Terry Rusling (April 2, 1931 – November 27, 1974) was a Canadian electronic music composer, who used graphic notation. Some of his works were used to accompany radio and television broadcasts.

Rusling graphic notation from Notations by John Cage

== Introduction to electronic composition ==
Terry Rusling worked as an engineer for the Canadian Broadcasting Corporation (CBC). He was on-air engineer for the Gilmour's Albums hosted by CBC broadcaster Clyde Gilmour. In the early 1960s, Morris Surdin, a composer working at the CBC, suggested to Rusling that he try out the electronic studio at University of Toronto, Faculty of Music (UTEMS). Through Surdin, Rusling was introduced to Dr. Myron Schaeffer, to whom he submitted his first electronic compositions. Schaeffer invited Rusling to attend the graduate seminar at the University of Toronto, Faculty of Music, using the renowned electronic music studio (UTEMS) which included instruments designed by Hugh LeCaine such as the Special Purpose Tape Recorder. Rusling was awarded the title of Research Associate at the University of Toronto Faculty of Music. Among the notable composers who studied at University of Toronto's Electronic Music Studio (UTEMS) University of Toronto, Faculty of Music were John Mills-Cockell, Pauline Oliveros, Ann Southam, Gustav Ciamaga, John Beckwith, among others. During this period he was also known to be the recipient of a Canada Council Grant in support of his travel, education and production of electronic music. After receiving the grant he travelled to studios in the US and Europe. He continued his studies and composed music in studios at the Psycho Acoustic Institute at Ghent University, Belgium; the University of Utrecht; and the University of Illinois. He also did work at the University of Rochester with Wayne Barlow as well as in Paris where he studied with Pierre Schaeffer. He spent two months at the Phillips lab in Holland learning about their new electronic equipment. All of Terry's music was precisely notated using mathematics and other symbols. His music was often inspired by his interest in visual art. During this period Terry also reported on an interview on CBC Radio that he worked at the BBC Radiophonic. He specifically mentions Barry Burmage.
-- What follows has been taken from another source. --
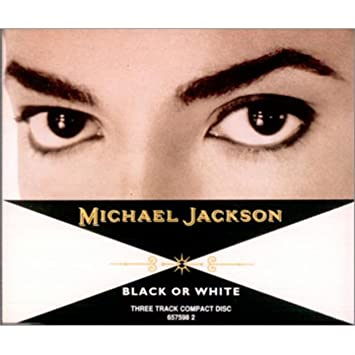 Michael Jackson - Michael Jackson - Black Or White - Epic - 657598 2, Epic - EPC 657598 2 - Amazon.com Music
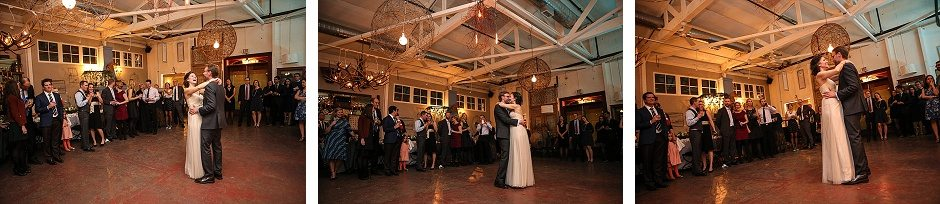 bride and groom first dance in banrdiva hall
Composition No. 5 by Terry Rusling

== Broadcasts, exhibitions and performances ==
Several of his works, including The Trains, a piece of musique concrète, were broadcast on the CBC and he composed an electronic theme for the nightly news. One of his public performances of electronic music was at the Bohemian Embassy in Toronto October 1964. He also collaborated with visual artist Zbigniew Blazeje in a large multimedia exhibition in 1967 called Audio Kinetic Environment which began at the Art Gallery of Ontario and travelled to other galleries in Canada. The exhibit initially opened with music prepared by Blazeje. In an interview with Terry Rusling on CBC Radio, Rusling said that Blazeje approached him as he found the music he made was not good enough. Rusling stated he spent some time watching the kinetic installation and then proceeded to create a new score for the exhibition in Toronto and this music was used throughout the exhibit's tour of Canada. The installation toured to other galleries including the Montreal Museum of Fine Arts. The music was set to trigger lights in the installation. On March 1 he was part of the crew involved in setting up the famous chess match between John Cage and Marcel Duchamp where a move on the chess board would trigger electronic music, This was part of Sightsoundsystems festival in 1968. There was also a radio program combining Rusling's music with Earle Birney's sound poetry on CBC Radio. After the piece was performed they discussed their personal approaches to their art forms. Birney discussed various approaches he took including sound poetry and using chance techniques, such as cutting phrases from newspapers including comics into bits of paper and finding combinations by chance. A related collaboration with poet Gwendolyn MacEwen, combining poetry with electronic music was also broadcast on CBC Radio. Rusling also worked with performance artist and sound poet Bob Cobbing and dancer Rima Brodie.

== Audio-Kinetic Environment ==
Audio-Kinetic Environment, in collaboration with Zbigniew Blazeje with Terry Rusling providing electronic music. The exhibition toured 11 cities with 12 showings:
- Albright–Knox Art Gallery, Buffalo, 1965.
- Art Gallery of Ontario, Toronto, January 20 – February 6, 1966
- Mackenzie Art Gallery, Regina, February 17 – March 10, 1966
- Mendel Art Gallery, Saskatoon, March 24 – April 14, 1966
- Winnipeg Art Gallery, Winnipeg, April 28 – May 19, 1966.
- Montreal Museum of Fine Arts, Montreal, June 28 – August 21, 1966.
- Confederation Centre Art Gallery, Charlottetown, September 20 – October 9, 1966.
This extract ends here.